You can also inline rules directly in `agents/config.yml` under a `rules` key:

```yaml theme={"dark"}
# agents/config.yml
rules:
  - name: fiscal-year
    prompt: "Always use fiscal year starting April 1st when analyzing dates."
    type: always

  - name: efficiency-analysis
    description: "Apply when the user asks about sales efficiency"
    prompt: "When analyzing sales efficiency, calculate as deal size divided by sales cycle length."
    type: agent_requested
```

Inline rules accept the same properties as Markdown rules — `name`, `description`, `prompt` (required), and `type` (required).

<Note>
  Rules inlined at the root of `agents/config.yml` are attached to the implicit `auto` space and applied to the default agent in a [single-agent setup](/admin/ai).

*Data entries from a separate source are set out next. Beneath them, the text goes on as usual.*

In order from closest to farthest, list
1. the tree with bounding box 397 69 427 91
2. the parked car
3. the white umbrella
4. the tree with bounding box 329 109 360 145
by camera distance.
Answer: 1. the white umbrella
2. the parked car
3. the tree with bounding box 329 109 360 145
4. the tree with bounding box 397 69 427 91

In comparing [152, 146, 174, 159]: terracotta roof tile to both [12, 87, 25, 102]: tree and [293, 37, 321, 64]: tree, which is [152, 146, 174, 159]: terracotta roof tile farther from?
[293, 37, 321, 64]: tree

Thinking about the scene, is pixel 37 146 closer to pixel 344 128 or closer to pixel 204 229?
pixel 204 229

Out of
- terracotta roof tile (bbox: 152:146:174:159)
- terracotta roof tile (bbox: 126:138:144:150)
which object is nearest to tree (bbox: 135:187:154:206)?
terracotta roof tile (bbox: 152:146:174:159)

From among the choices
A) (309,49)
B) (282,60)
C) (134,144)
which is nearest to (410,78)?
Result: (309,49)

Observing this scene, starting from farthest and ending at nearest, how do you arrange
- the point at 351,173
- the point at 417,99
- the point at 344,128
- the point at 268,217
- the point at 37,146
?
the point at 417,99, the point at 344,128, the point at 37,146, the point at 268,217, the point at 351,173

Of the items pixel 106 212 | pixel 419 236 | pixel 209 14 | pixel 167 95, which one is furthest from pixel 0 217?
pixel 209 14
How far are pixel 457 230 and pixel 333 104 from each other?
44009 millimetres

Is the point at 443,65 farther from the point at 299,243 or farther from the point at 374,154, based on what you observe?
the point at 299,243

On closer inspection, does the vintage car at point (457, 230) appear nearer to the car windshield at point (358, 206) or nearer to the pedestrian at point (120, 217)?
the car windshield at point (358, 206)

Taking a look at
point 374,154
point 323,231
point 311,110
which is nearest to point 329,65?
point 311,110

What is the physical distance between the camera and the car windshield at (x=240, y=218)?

In a [multi-agent setup](/admin/ai/multi-agent), attach rules to a specific space by inlining them under that space's `rules` key (or by placing Markdown files under `agents/rules/<space-name>/`).
</Note>

## Writing effective rules

Good rules are specific, actionable, and encode context the agent wouldn't otherwise know about your business.

**Do:**

* "Customer churn rate is customers lost ÷ total customers at the start of the period."
* "When analyzing quarterly performance, always compare against the same quarter of the previous year."
* "Our fiscal year starts in October."

**Don't:**

* "Be helpful." (too vague)
* "Always be accurate." (redundant)
* "Consider all factors." (too broad)

### Domain examples

**E-commerce:**

```markdown theme={"dark"}
<!-- agents/rules/customer-lifetime-value.md -->
---
type: always
---
Customer lifetime value equals average order value × purchase frequency × customer lifespan.
```

```markdown theme={"dark"}
<!-- agents/rules/cart-abandonment.md -->
---
description: "Apply when the user asks about cart abandonment"
type: agent_requested
---
For cart abandonment analysis, segment by device type and traffic source.
```

**SaaS:**

```markdown theme={"dark"}
<!-- agents/rules/mrr-growth.md -->
---
type: always
---
MRR growth rate excludes one-time charges and setup fees.
```

```markdown theme={"dark"}
<!-- agents/rules/churn-segmentation.md -->
---
description: "Apply when the user asks about churn analysis"
type: agent_requested
---
When analyzing churn, distinguish between voluntary and involuntary churn.
```

## Resolving conflicts

When multiple rules could apply, follow these guidelines:

1. **Review existing rules** before adding new ones to avoid contradictions.
2. **Use specific triggers** in `agent_requested` rules so the agent knows when each rule applies.
3. **Prefer specificity over breadth** — narrowly scoped rules override broader defaults more cleanly.
4. **Test rule combinations** with sample queries before relying on them.

If two `always` rules directly contradict each other, the agent will surface the conflict in its response. Resolve such conflicts by editing the rules in your repository and redeploying.